I wonder how the police have the time to do this. Shouldn't they be looking out for real criminals? Of course, as far as I know, no crime had been committed. The only way you could get nicked these days for this sort of thing is to publish a criminal libel, that is, communicating to a third party a libel about another which alludes to a criminal offence. Of course, if you come from certain minorities and feel in any way slighted, the cops will be all over you with condescending bounty. Had this granny some sense, she would have either put up or shut up. If she demonstrably did not smell she could have sued the cafe for slander. Of course, this option would have cost her money and the chances of winning would have been slim indeed.
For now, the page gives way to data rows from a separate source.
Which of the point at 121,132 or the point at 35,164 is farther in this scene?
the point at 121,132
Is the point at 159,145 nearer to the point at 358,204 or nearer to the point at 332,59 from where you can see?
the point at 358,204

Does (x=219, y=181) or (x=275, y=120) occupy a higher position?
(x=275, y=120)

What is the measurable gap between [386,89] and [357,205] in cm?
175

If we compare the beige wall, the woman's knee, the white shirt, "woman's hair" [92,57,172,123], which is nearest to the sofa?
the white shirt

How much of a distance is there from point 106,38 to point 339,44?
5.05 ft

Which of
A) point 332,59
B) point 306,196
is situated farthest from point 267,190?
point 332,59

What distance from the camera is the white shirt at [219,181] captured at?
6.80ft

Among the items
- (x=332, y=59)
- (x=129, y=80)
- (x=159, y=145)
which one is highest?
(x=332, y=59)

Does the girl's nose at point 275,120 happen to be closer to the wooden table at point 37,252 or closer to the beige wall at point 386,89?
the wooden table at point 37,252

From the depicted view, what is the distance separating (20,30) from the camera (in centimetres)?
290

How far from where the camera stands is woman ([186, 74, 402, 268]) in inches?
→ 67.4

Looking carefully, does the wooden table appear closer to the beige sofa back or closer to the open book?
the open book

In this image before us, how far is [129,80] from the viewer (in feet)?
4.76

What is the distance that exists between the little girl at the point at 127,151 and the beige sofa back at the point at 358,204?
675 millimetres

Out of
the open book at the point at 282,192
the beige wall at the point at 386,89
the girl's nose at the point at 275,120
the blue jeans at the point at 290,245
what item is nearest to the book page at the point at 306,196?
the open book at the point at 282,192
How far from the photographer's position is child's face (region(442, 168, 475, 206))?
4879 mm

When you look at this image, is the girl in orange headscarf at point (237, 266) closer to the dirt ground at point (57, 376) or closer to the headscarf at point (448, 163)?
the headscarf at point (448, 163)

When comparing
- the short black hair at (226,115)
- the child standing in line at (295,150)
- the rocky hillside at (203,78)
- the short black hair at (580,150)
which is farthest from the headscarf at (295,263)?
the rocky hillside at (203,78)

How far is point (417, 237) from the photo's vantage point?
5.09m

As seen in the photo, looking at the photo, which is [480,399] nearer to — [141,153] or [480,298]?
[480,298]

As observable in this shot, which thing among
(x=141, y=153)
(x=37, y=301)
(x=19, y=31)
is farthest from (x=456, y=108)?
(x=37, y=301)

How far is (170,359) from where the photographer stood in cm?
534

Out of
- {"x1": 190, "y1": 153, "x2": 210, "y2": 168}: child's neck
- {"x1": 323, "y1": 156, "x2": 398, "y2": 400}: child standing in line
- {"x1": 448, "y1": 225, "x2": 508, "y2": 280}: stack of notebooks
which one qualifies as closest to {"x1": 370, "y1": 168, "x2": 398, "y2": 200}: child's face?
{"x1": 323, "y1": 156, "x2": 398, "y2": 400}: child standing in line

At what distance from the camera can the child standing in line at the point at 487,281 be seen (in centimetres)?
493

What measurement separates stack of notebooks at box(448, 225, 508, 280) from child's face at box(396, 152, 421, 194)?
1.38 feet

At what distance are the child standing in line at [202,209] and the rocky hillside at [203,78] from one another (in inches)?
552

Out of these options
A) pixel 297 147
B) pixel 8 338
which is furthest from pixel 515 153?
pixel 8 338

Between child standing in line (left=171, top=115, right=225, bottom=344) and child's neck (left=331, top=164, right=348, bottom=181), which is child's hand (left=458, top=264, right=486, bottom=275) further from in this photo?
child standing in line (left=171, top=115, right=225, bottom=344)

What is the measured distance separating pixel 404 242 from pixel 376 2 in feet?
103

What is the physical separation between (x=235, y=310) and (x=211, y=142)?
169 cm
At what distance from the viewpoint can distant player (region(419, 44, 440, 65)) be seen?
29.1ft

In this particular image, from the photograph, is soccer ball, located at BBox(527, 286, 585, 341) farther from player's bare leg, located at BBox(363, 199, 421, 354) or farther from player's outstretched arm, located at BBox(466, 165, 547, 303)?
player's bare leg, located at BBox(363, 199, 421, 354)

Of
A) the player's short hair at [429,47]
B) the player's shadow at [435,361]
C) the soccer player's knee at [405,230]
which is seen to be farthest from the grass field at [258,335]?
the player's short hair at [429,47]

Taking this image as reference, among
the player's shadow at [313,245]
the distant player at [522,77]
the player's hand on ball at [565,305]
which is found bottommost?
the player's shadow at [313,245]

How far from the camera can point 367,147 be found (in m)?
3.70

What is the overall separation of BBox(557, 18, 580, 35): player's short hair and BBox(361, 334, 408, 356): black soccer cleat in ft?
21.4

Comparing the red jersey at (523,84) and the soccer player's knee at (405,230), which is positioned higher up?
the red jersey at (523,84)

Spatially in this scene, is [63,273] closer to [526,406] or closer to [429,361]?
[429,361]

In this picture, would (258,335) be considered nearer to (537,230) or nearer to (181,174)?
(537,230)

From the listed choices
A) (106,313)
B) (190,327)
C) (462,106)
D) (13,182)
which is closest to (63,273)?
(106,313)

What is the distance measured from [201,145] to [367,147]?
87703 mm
This is play-ground stuff. He hit me, Miss. She pulled my hair, Miss. I am unsure why some people have lost the ability to stand up for themselves and must, at considerable waste of time and resources, use 999 as a first resort, but I have a theory.

People lack meaning in their lives. There is no focus. Most have a second-hand set of experiences gained by watching television. Deep down they know this is not real, but it makes them delude themselves for a moment that, having watched a program about Norway, they know about Norway.

Norway and Women who stink? It's all part of the simulacra; copies of copies of life which suppress the ability to think. What you end up with is shock and surprise. People are now so far removed from reality that almost anything can bring on an attack of the vapours. People buy chicken in Tescos, but it it does not convey the reality of animals whose existence consists of being injected with antibiotics, caged in squalor, so that their short, uncomfortable life can end in a shrink-wrap package with a picture of a jolly farmer on them.

People object to fox-hunting but that merely shows how arbitrary they are about animal suffering. If they really cared that much the meat industry would have collapsed long ago. It did not, because the comfort zone of dissonance is sufficient to protect them from anything that smells bad.

When the veil is lifted, for a moment, perhaps in a cafe or a public encounter, is there any wonder that the reaction is utter shock?